A few minutes before totality, the southwestern horizon appeared rather dark. It was the shadow of the moon fast approaching. Totality began around 12:26pm local time (10:26 UT) and ended 4 minutes and 3 seconds later at 12:30pm. To capture the eclipse, I used a Canon 300D digital camera set to 100ASA and a 300mm zoom lens set at f/6.3 whilst using manual focus.
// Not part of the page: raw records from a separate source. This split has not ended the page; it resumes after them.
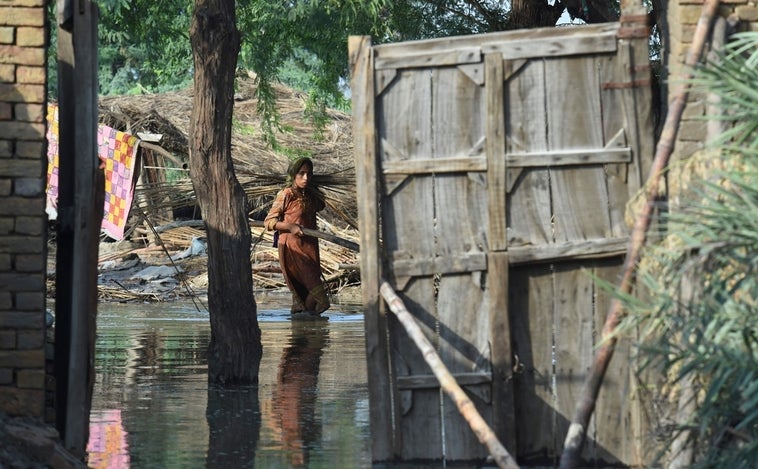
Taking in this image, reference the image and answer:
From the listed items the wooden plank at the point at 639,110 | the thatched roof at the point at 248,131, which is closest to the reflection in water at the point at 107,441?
the wooden plank at the point at 639,110

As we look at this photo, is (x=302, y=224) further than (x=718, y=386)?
Yes

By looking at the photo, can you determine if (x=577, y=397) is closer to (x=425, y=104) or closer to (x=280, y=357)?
(x=425, y=104)

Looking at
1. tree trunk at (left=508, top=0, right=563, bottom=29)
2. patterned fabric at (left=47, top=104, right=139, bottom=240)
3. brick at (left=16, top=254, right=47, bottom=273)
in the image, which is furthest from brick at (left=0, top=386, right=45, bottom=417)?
tree trunk at (left=508, top=0, right=563, bottom=29)

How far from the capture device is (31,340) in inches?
280

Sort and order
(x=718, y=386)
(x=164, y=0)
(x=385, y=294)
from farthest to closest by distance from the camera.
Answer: (x=164, y=0) < (x=385, y=294) < (x=718, y=386)

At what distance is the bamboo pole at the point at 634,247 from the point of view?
633 cm

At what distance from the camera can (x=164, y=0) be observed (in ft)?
57.7

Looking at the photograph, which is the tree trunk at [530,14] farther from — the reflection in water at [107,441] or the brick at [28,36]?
the brick at [28,36]

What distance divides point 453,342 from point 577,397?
27.0 inches

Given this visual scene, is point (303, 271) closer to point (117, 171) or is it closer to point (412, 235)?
point (117, 171)

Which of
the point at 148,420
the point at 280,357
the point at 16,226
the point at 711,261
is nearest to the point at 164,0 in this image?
the point at 280,357

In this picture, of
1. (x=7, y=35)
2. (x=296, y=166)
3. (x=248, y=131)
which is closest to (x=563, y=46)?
(x=7, y=35)

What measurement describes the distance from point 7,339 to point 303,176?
7975 millimetres

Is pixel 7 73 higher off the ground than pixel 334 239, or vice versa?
pixel 7 73
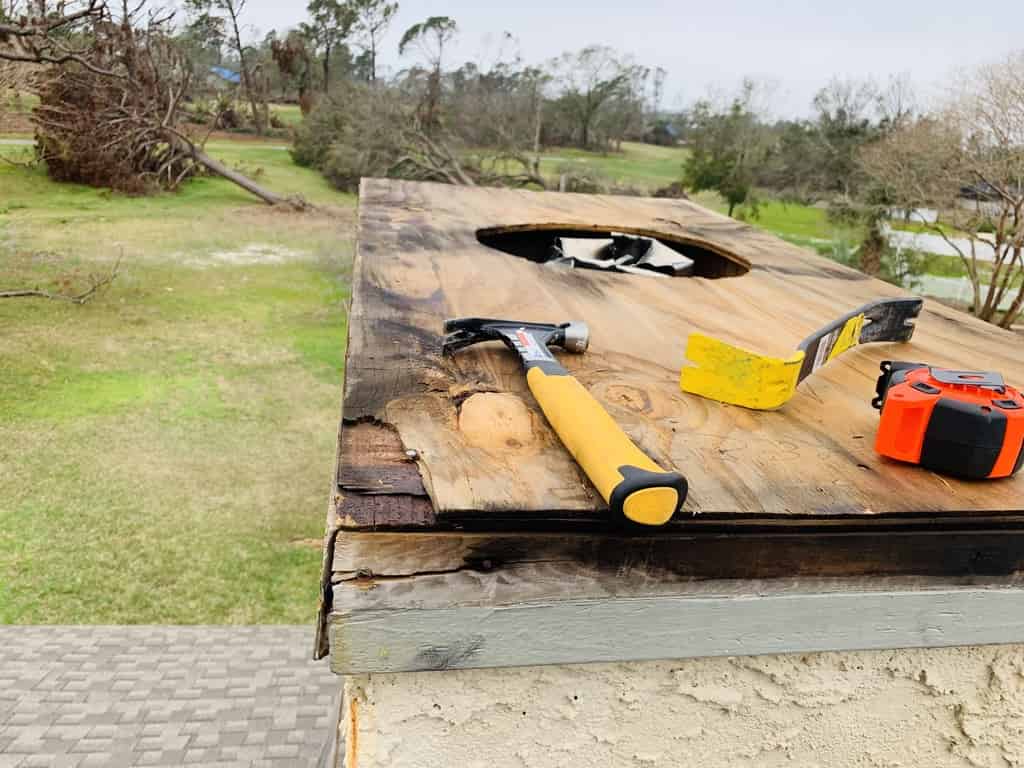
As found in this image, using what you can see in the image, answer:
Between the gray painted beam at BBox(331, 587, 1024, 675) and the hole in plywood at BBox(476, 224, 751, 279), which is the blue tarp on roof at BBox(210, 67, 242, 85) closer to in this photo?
the hole in plywood at BBox(476, 224, 751, 279)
However, the eclipse was quite dark and I wasnít able to see the readout on my camera hence had no idea what exposure times I had set.

Eclipse Tip 4: Have a torch handy during totality

Shortly after totality began, 2 solar prominences at the leading edge of the lunar disk were plainly visible through my pair of 7x50mm binoculars. At mid eclipse, the prominences vanished as the lunar disk advanced over them. Fine filamentary structure was observable in the corona, especially at the polar regions. You could trace the individual magnetic field lines of the sun.

The temperature had fallen markedly as well. One of our group members held a thermometer. Initially about 32 degrees, the temperature read about 22 degrees during mid-totality. Where was my jumper? Later that afternoon we had a rather warm 35 degree day.

One minute before the end of totality, I noticed a bright prominence appearing on the trailing edge of the moon. An arc of red chromosphere soon became visible before the impending diamond ring effect. Sure enough, totality was over.

No eclipse photograph is able to portray what the eye witnesses during totality.

I strongly recommend that readers experience at least 1 total solar eclipse in their life.